3 Reasons Why The Real World Is Better Than Going Back To School

by Stephanie Sharlow

For the first time in 18 years, I am not going back to school. As a resident nerd, I always loved this time of year: the new clothing, the summer stories and, yes, even the learning. As a newly-minted adult and semi-functioning member of society, however, I have come to realize one thing: Going back to school sucks.

Perhaps I am alone in this thought, but even when I take into account my bills and work responsibilities, I still overwhelmingly prefer being a grown woman, as opposed to a female student.

I don't find the responsibilities exceedingly difficult. After all, I turned my thesis in on time; I can certainly turn in my rent check on time, too.

Moreover, with those duties come perks that make college seem like child's play. Here are three reasons why the real world is way better than college:

When the work day ends, so does the work.

...Usually, at least.

When the clock strikes 6 pm (or so), the computers shut off, the keys come out and you're headed home. Maybe you have to answer a few emails here and there or you are working on a big project, but for the most part, you are free and clear until 9 am the next morning.

The same is not true with college. Your day may not have included 9 straight hours of work, but the stress and tasks were never-ending. Essays, tests, advisor meetings, homework, midterms, all-nighters... The daunting list goes on and on.

If you're one of the few individuals who takes work home with you in the real world, you also have a significantly higher chance of being someone who loves your career. I am one who is so fortunate. I personally don't mind sitting at home with my cup of tea, dog in my lap, practicing a new song with my roommate or editing an article in the evening. It's what I love to do.

Putting time and energy into your passion far outweighs the significance and value of doing homework for a class that may or may not be pertinent to your future career.

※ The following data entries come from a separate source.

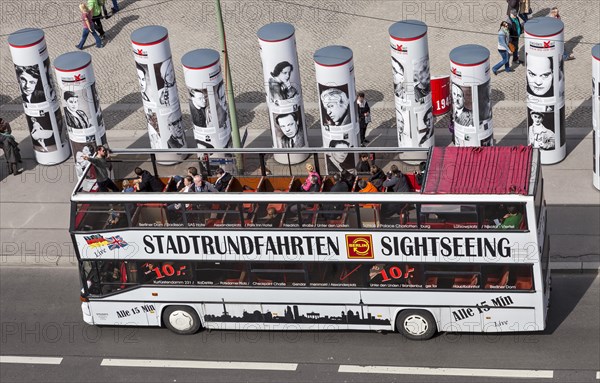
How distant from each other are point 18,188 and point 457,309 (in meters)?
13.1

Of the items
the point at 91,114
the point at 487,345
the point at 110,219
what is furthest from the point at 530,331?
the point at 91,114

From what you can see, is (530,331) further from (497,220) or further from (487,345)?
(497,220)

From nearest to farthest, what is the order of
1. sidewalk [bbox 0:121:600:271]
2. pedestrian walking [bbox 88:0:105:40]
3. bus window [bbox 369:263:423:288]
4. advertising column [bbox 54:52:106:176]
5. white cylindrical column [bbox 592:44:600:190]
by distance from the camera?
1. bus window [bbox 369:263:423:288]
2. sidewalk [bbox 0:121:600:271]
3. white cylindrical column [bbox 592:44:600:190]
4. advertising column [bbox 54:52:106:176]
5. pedestrian walking [bbox 88:0:105:40]

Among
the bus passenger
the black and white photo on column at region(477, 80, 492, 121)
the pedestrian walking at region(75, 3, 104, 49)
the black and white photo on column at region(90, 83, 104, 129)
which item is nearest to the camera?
the bus passenger

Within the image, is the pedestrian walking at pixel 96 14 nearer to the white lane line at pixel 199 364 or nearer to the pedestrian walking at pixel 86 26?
the pedestrian walking at pixel 86 26

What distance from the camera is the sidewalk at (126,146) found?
86.6 feet

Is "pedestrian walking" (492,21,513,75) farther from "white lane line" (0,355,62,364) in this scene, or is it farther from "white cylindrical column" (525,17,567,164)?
"white lane line" (0,355,62,364)

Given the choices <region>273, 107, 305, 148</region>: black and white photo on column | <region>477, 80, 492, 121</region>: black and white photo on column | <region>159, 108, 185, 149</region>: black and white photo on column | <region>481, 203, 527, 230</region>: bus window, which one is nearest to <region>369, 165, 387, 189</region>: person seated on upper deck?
<region>481, 203, 527, 230</region>: bus window

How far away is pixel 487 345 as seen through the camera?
930 inches

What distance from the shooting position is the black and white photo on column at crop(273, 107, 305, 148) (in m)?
30.1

You can take care of yourself.

I don't mean in the indignant, teenager, "I'm not a kid anymore, I can take care of myself" kind of way. I'm talking about the "I abused my body in college and now we are fighting so I have to find a way to keep the peace" kind of way.

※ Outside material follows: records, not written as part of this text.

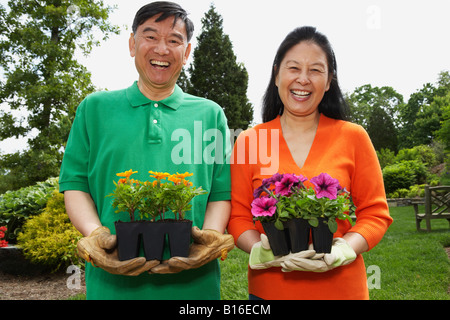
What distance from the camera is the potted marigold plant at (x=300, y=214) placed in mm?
1614

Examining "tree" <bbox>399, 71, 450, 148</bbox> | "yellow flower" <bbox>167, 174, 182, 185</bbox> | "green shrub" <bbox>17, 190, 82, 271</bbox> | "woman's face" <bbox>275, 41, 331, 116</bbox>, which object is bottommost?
"green shrub" <bbox>17, 190, 82, 271</bbox>

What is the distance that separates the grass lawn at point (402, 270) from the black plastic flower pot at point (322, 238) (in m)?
3.19

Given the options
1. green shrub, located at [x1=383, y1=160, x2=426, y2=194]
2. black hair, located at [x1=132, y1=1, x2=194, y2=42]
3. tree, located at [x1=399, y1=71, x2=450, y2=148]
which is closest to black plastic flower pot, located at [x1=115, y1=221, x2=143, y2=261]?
black hair, located at [x1=132, y1=1, x2=194, y2=42]

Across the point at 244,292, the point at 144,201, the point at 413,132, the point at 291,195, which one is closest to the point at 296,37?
the point at 291,195

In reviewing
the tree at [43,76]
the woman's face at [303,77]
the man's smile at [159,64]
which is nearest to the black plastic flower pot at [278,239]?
the woman's face at [303,77]

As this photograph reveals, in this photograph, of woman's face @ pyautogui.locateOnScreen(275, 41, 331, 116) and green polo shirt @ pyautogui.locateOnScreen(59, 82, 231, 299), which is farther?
woman's face @ pyautogui.locateOnScreen(275, 41, 331, 116)

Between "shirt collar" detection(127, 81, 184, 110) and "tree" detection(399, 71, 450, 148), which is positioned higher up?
"tree" detection(399, 71, 450, 148)

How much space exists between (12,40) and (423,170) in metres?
19.4

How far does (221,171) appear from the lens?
194cm

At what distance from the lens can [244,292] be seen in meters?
4.80

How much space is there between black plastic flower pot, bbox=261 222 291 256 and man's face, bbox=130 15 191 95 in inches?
32.8

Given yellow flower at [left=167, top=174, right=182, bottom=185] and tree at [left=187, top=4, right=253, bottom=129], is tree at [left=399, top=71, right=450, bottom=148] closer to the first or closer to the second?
tree at [left=187, top=4, right=253, bottom=129]

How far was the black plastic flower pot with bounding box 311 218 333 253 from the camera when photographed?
5.31 ft

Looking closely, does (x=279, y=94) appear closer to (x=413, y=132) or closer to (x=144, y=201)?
(x=144, y=201)
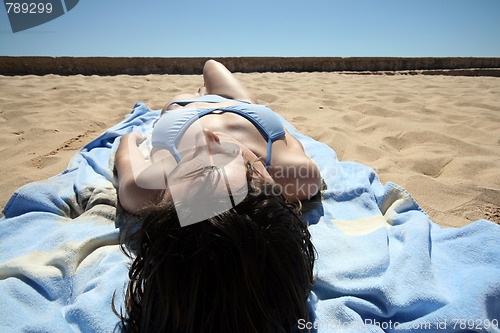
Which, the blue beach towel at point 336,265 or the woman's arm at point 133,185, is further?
the woman's arm at point 133,185

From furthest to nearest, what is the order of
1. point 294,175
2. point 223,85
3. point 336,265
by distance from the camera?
point 223,85 < point 294,175 < point 336,265

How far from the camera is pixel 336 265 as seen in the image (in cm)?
110

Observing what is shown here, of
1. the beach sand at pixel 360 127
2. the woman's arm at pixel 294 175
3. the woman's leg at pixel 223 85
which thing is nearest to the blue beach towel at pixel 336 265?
the woman's arm at pixel 294 175

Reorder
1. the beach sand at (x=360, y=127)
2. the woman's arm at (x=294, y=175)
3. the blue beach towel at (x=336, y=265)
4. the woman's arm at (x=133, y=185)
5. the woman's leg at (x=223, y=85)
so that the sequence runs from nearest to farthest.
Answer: the blue beach towel at (x=336, y=265) < the woman's arm at (x=133, y=185) < the woman's arm at (x=294, y=175) < the beach sand at (x=360, y=127) < the woman's leg at (x=223, y=85)

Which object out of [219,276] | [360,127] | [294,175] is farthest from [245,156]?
[360,127]

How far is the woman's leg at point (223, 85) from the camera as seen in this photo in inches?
92.4

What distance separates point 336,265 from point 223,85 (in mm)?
1788

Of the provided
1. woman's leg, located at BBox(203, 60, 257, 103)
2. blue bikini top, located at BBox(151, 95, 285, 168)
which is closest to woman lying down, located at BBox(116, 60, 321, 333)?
blue bikini top, located at BBox(151, 95, 285, 168)

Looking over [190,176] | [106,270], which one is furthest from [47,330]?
[190,176]

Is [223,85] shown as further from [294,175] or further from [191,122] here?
[294,175]

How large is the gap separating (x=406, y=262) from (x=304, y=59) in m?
6.71

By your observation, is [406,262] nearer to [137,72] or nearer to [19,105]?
[19,105]

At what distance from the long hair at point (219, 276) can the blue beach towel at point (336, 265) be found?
12cm

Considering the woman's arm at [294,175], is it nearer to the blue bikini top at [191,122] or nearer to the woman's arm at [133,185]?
the blue bikini top at [191,122]
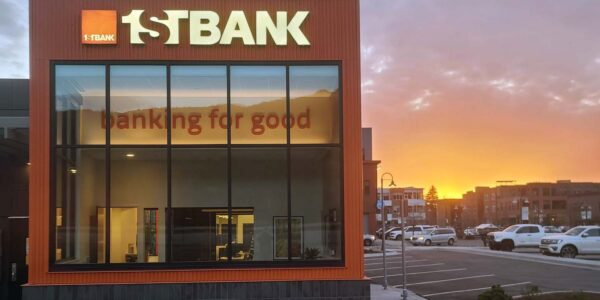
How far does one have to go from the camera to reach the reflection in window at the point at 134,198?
13.3 metres

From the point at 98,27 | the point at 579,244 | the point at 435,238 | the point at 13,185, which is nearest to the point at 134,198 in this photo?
the point at 98,27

It doesn't matter if you drank seven nights a week or completely abstained from alcohol while at school. It doesn't matter if you were a math major or a music major. It doesn't even matter if you gained or lost the Freshman 15. Your body is probably mad at you for something and the two of you are likely not on good terms by the time graduation rolls around.

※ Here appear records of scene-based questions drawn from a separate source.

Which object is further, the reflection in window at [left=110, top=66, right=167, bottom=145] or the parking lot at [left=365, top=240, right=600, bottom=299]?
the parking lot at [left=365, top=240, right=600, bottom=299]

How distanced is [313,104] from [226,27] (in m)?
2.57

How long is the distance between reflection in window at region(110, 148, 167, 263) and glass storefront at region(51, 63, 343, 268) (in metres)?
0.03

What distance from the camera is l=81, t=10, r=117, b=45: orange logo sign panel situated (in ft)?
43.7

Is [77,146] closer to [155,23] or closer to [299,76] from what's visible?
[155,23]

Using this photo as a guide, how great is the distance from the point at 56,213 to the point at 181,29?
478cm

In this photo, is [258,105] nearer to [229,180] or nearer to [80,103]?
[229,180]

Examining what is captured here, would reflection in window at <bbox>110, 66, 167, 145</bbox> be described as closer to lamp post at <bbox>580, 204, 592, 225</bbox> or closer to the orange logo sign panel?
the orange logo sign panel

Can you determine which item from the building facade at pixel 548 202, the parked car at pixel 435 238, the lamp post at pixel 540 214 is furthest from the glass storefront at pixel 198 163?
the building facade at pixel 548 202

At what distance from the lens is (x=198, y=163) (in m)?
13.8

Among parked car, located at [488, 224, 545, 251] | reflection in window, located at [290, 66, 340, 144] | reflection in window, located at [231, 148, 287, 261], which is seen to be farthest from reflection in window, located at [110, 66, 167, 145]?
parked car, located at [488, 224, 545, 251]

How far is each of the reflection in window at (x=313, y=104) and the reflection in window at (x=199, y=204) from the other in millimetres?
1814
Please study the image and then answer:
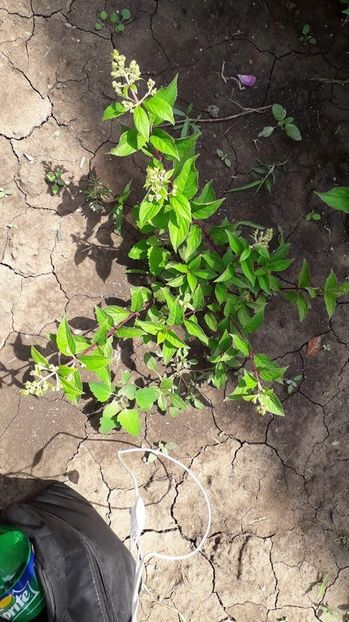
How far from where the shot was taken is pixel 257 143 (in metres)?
2.37

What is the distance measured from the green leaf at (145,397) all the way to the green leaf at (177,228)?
0.66m

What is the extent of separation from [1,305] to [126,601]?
Result: 1180mm

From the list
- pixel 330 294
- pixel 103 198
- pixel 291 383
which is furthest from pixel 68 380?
pixel 291 383

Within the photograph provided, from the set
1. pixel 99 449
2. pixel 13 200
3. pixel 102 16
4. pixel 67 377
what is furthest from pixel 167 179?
pixel 99 449

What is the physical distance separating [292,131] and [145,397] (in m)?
1.23

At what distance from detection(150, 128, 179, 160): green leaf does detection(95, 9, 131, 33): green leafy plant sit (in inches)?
35.1

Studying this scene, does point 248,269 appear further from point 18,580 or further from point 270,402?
point 18,580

You lived your life on late-night pizza, unlimited buffets of processed, bulk order foods and binge drinking for four years. You watched too much Netflix (though that probably has not changed) and pulled so many sleepless nights that coffee as black as your soul probably courses through your veins.

The real world forces you to make better decisions, to get 8 hours of sleep a night in your not-twin-sized bed. It forces you to cook healthy meals because no one can afford to eat out so much. You can even create a regular schedule that includes exercise.

Being an adult allows you to make amends with yourself for the damage done.

You have real freedom.

Think back to 18-year-old you, trotting off to college, duffle bag in tow, thinking, "Wow. I have so much freedom. I can do whatever I want."

To a degree, that was true. You were finally free from the watchful eye of high school teachers and parents alike, able to hop from frat house to frat house on any given Thursday night. You wanted to skip that 8 am calculus class? Well, you did it! You had the power.

...Except, you didn't.

Some universities have attendance policies. Sororities have standards committees that may have called you out. You probably had little, if any, money to your name, and it is likely that your parents paid for at least some of your tuition, phone bill, meal plan and textbooks. So, you were still obligated to them to some degree.

There is a shift when you graduate: more emphasis on your responsibility to get a place of your own and make your own money.

Do you want to visit your friend on the West Coast? Do it! It's in your budget. Want to quit your job and move to Costa Rica? Guess what? You can! Want to take that uncertain leap of faith in a career that you believe is calling your name? Go for it.

Being a real adult with a salary, a 401(k) and your own place to call home, complete with a mattress that you purchased, is empowering. It's when your life truly becomes your own, when you actually get to make choices about where you live and with whom you associate and in which direction you head.

It's when you become both whom you were meant to be and whom you envisioned yourself to be. It's so much more than the days of heading back to school ever offered.